Huh, the rules document says the IWF only gets updated annually. Did Rob mention where that scenario was sourced from?

Investable Weight Factor Maintenance:
Rebalancing Frequency Investable Weight Factors (IWFs) are reviewed annually based on the most recently available data filed with various regulators and exchanges. For the S&P Dow Jones indices, updated IWFs resulting from the annual review are applied either prior to the open of the Monday after the third Friday of September or a date that is more appropriate for a particular index family. For example, the S&P Global BMI constituents’ new IWFs are applied at the annual reconstitution at the open of the Monday after the third Friday of September; for the S&P Frontier BMI index constituents, revised IWFs are applied at the annual reconstitution at the open of the Monday after the third Friday of March.

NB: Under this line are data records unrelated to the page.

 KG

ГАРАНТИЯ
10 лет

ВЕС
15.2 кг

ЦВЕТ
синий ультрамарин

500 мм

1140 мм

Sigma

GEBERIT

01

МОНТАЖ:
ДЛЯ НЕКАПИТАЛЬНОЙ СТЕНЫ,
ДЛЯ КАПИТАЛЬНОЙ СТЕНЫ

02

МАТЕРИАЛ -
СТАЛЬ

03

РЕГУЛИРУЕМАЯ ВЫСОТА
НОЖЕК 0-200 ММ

Please refer to individual index methodologies for specifics on IWF rebalancing schedules.

Updates.
Changes in IWFs resulting from certain corporate actions which exceed five percentage points are implemented as soon as possible or weekly depending on index methodology; changes of less than five percentage points are implemented at the next annual review. In order to minimize index turnover, IWF changes resulting from M&A activity are not subject to the five percentage point threshold. Any merger related IWF change that results in an IWF of 0.96 or greater is rounded up to 1.00 at the next annual IWF review.
 
  • Informative
Reactions: Krugerrand
Another great video from Rob.

Towards the end of this video Rob mentions that the S&P can determine the size of the available share float, and that it is possible for them to only weight Tesla to a lower % of the index than pure market cap would suggest. This would have the effect of reducing the number of shares the index funds need to purchase around the time of inclusion (+- 1 month or so). They could then lift the weighting in subsequent quarters.

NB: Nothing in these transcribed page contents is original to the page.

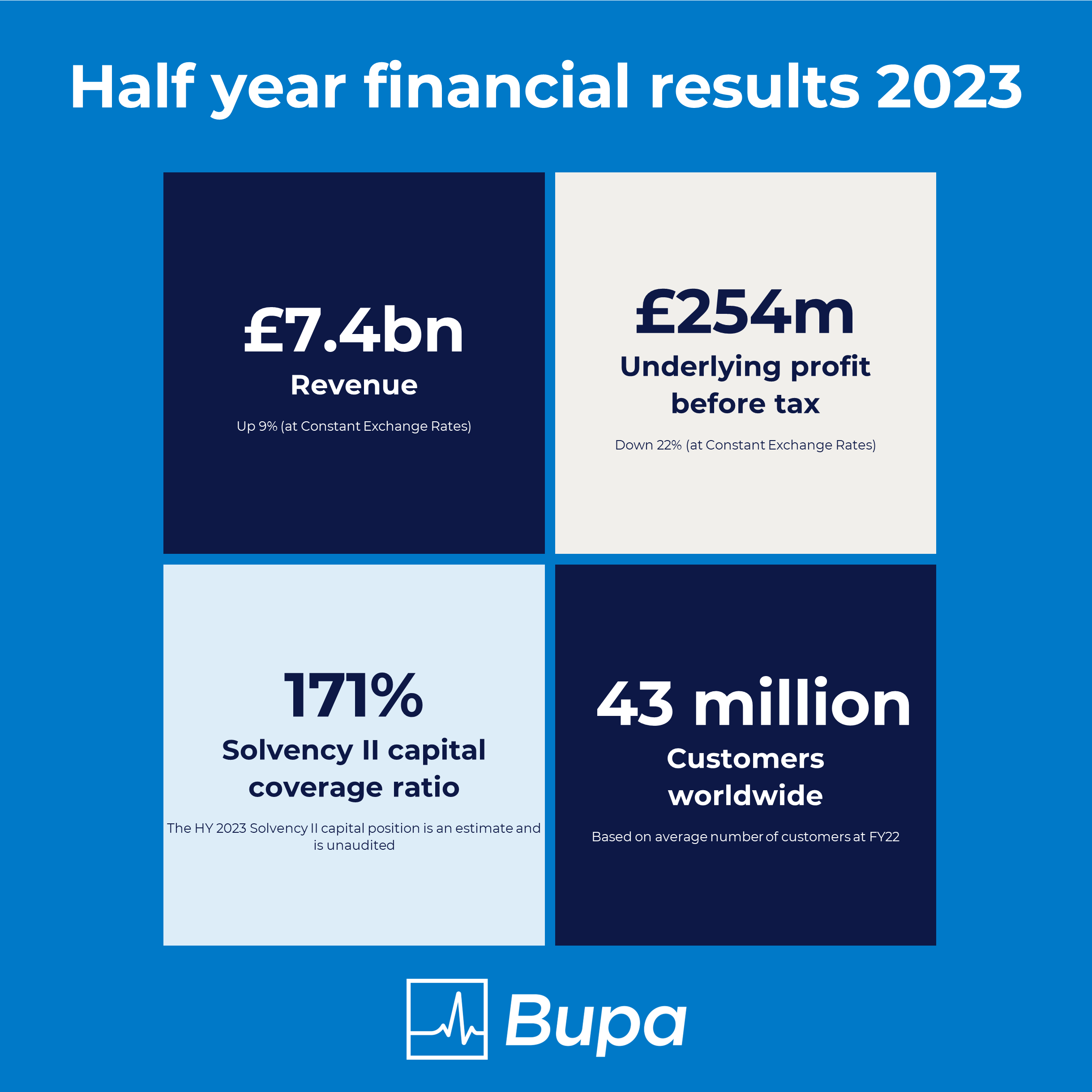 Half year financial results 2023

£7.4bn
Revenue
Up 9% (at Constant Exchange Rates)

£254m
Underlying profit before tax
Down 22% (at Constant Exchange Rates)

171%
Solvency II capital coverage ratio
The HY 2023 Solvency II capital position is an estimate and is unaudited

43 million
Customers worldwide
Based on average number of customers at FY22

Bupa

I must be smarter than I think because I made a post about this possibility probably a month ago. Got no discussion except for one comment agreeing they could do whatever they wanted.

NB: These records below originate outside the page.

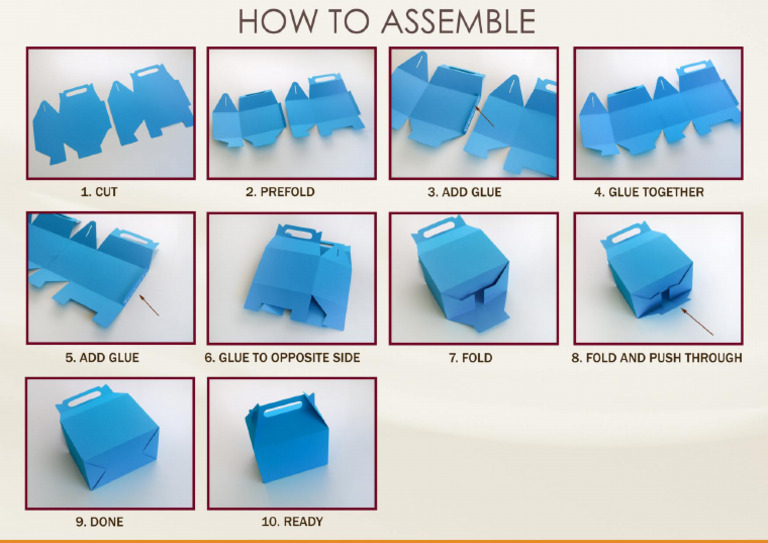 HOW TO ASSEMBLE

1. CUT

2. PREFOLD

3. ADD GLUE

4. GLUE TOGETHER

5. ADD GLUE

6. GLUE TO OPPOSITE SIDE

7. FOLD

8. FOLD AND PUSH THROUGH

9. DONE

10. READY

Nice to see some great minds catching up :)
 
Another price target increase, this time it's from BoA. Slowly but surely these analysts seem to be getting there /s

BofA, despite target boost, says Tesla rally not supported by fundamentals TSLA - The Fly

BofA analyst John Murphy raised the firm's price target on Tesla to $800 from $500 and keeps an Underperform rating on the shares. The shares closed Tuesday down $74.64 to $1,568.36. Tesla's $1,500-plus stock price is "not supported by fundamentals, with valuation driven largely by momentum and low rates," Murphy tells investors in a research note. The analyst attributes the stock's run to the ongoing rotation into and momentum of growth stocks as well as technical buying ahead of Tesla's potential addition to the S&P 500 Index. While data points and news flow "could support the rally for now," Tesla's valuation "appears overheated," contends Murphy. Nonetheless, ahead of the company's Q2 results, the analyst boosted the price target to reflect higher estimates and higher multiples. It is important to recognize that the higher Tesla's stock goes, the cheaper the company's funding gets to support its outsized growth, which is then rewarded by investors in the form of a higher stock price, Murphy says.
 
@Curt Renz

Reddit user __TSLA__, whom I believe is @Fact Checking , would like more context about your recent quote from Todd Rosenbluth.

It's not entirely clear from the quote whether Todd is suggesting that index funds usually get a ~7 days notice ahead of inclusion separate from the official public announcement, or whether he is referring to the public announcement itself.